ONU aponta impunidade em casos de trabalho escravo

Um relatório da Organização das Nações Unidas (ONU) recomenda a alteração da legislação para aumentar a pena de quem explora e faz a intermediação do trabalho escravo no país. De acordo com o documento, a impunidade existe. E, apesar de haver multas, é necessário que a lei também determine a detenção. As informações são da Agência Brasil.

“Essas ações exemplares [de combate ao trabalho escravo] tendem a ficar ofuscadas sem ação urgente no sentido de acabar com a impunidade de que desfrutam os fazendeiros, empresas locais e internacionais e alguns intermediários, conhecidos como gatos, que usam trabalho escravo. Pois enquanto tem sido possível obter êxito com penalidades cíveis, ainda falta aplicar penalidades criminais”, aponta o texto.

O relatório informa, ainda, que o questionamento sobre a competência jurídica para julgar esses crimes e a demora do sistema judicial “frequentemente resultam na prescrição dos crimes e os perpetradores ficam impunes”. Segundo o documento, é comum réus primários serem punidos com sentenças suaves, como prisão domiciliar ou serviços comunitários.

Há quatro anos, o Supremo Tribunal Federal determinou que apenas a Justiça Federal julgasse crimes de trabalho escravo, no entanto, de acordo com o relatório, nem sempre a determinação é seguida. O relatório pede que sejam cumpridas integralmente “as recomendações da Comissão de Direitos Humanos no sentido de levar todas as violações sérias de direitos humanos para tribunais federais”.

O documento também reconhece a atuação do governo brasileiro no combate ao trabalho escravo, especialmente empreendido pelos grupos de fiscalização do Ministério do Trabalho e Emprego. No entanto, aponta a necessidade de melhorar a atuação dos três níveis de governo, principalmente dos municípios.

Conselho de Direitos Humanos

O relatório, assinado pela relatora especial sobre Formas Contemporâneas de Escravidão, Gulnara Shahinian, será apresentado nesta terça-feira (14/9) ao Conselho de Direitos Humanos da ONU, em Genebra, na Suíça.

Shahinian propõe cerca de 30 recomendações ao estado brasileiro. Entre elas, a aprovação da Proposta de Emenda à Constituição (PEC) 438/2001, que prevê o confisco de terras onde houver trabalho escravo. Em maio, quando a relatora esteve no Brasil, o presidente da Câmara dos Deputados, Michel Temer (PMDB-SP), recebeu um abaixo-assinado pedindo a aprovação da proposta que tramita há nove anos.

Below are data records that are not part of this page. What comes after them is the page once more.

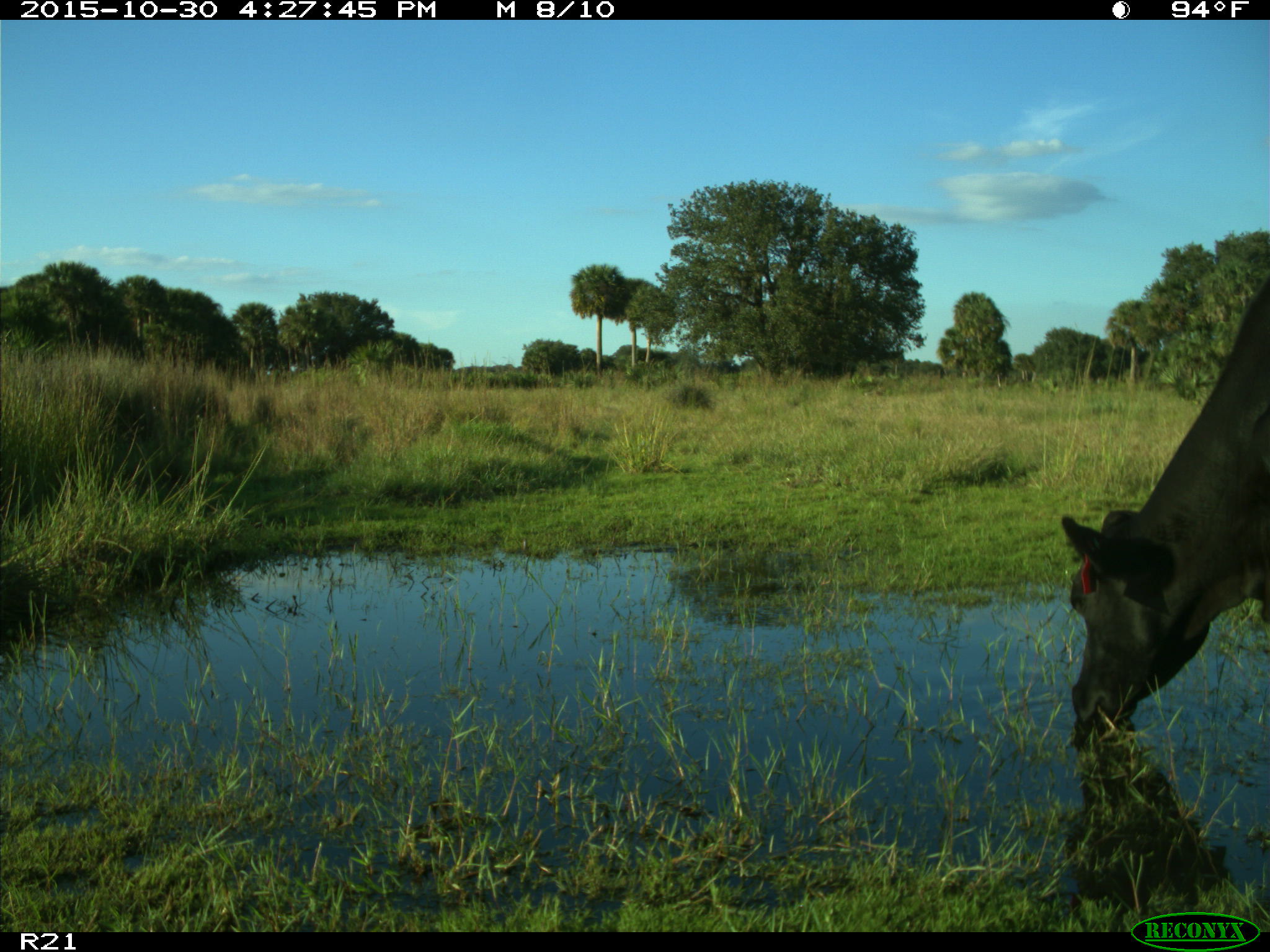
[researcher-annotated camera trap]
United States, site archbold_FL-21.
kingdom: Animalia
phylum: Chordata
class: Mammalia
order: Artiodactyla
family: Bovidae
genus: Bos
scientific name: Bos taurus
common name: domestic cow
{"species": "Bos taurus (domestic cow)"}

Gulnara Shahinian esteve em Brasília, São Paulo, Cuiabá, Imperatriz e Açailândia (MA). No ano passado, a fiscalização do Ministério do Trabalho e Emprego resgatou 3.769 trabalhadores.

De acordo com a Agência Brasil, as principais vítimas da exploração de trabalho escravo no Brasil são homens jovens e adultos, com 15 anos ou mais, que trabalham para a agroindústria e a pecuária, na zona rural, e para a indústria de confecção, na área urbana.

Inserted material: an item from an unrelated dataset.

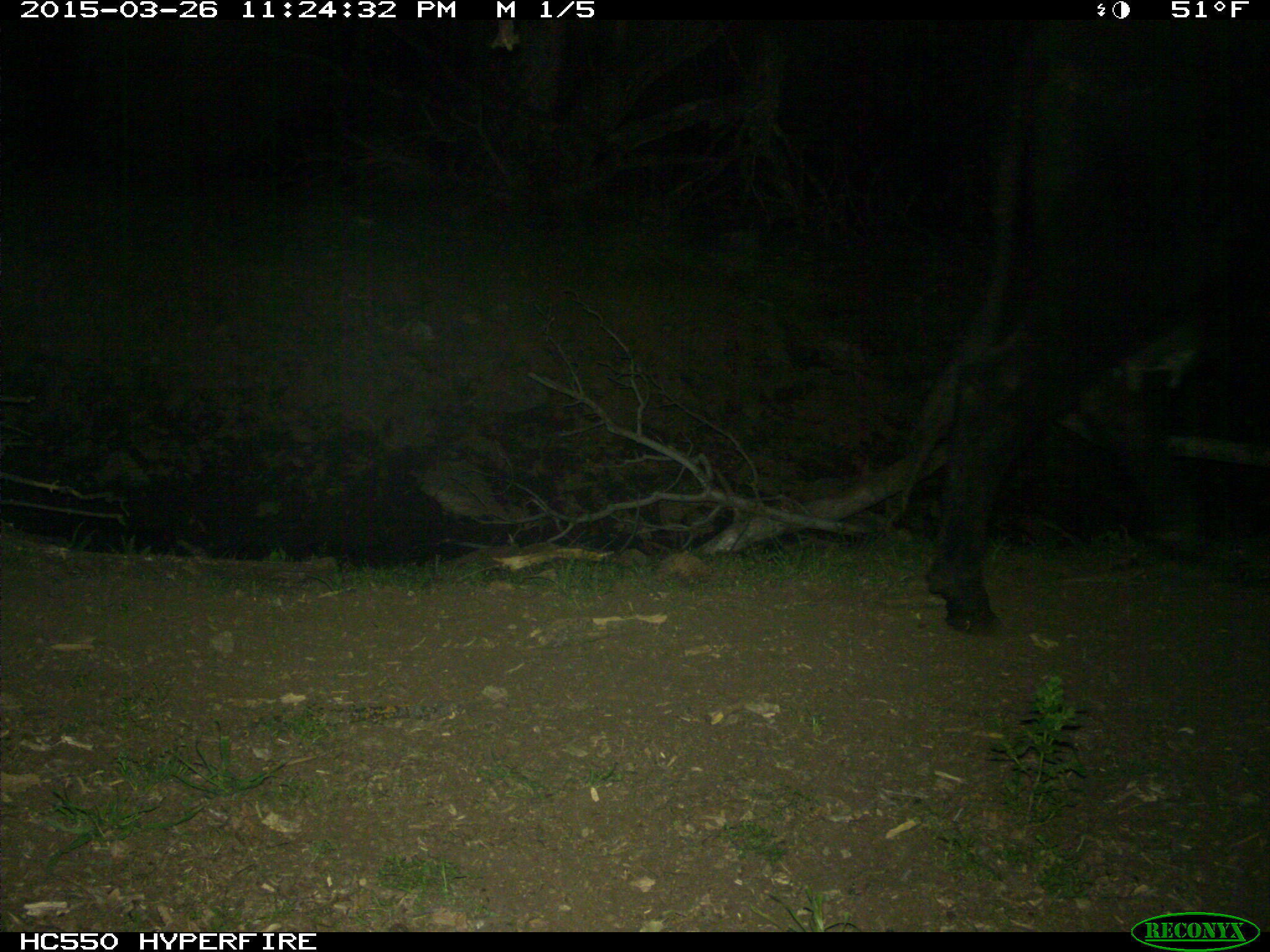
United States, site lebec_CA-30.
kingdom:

Revista Consultor Jurídico, 14 de setembro de 2010, 15h20

Comentários de leitores

1 comentário

Sem controle

Marcos Alves Pintar (Advogado Autônomo - Previdenciária)

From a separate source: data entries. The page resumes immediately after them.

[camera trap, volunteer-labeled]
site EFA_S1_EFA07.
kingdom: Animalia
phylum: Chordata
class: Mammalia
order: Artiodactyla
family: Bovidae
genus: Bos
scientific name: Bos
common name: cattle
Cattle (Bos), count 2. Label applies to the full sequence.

No Brasil pouco importa se o sujeito segue a lei ou não. O que importa de fato é sua influência junto aos órgãos de decisão estatal. Em nenhum país civilizado do mundo o Ministério Público tem tamanha liberdade, da mesma forma que em nenhum outro os magistrados são tão distantes do povo. É por isso que vai continuar a haver trabalho escravo ainda por muitos anos.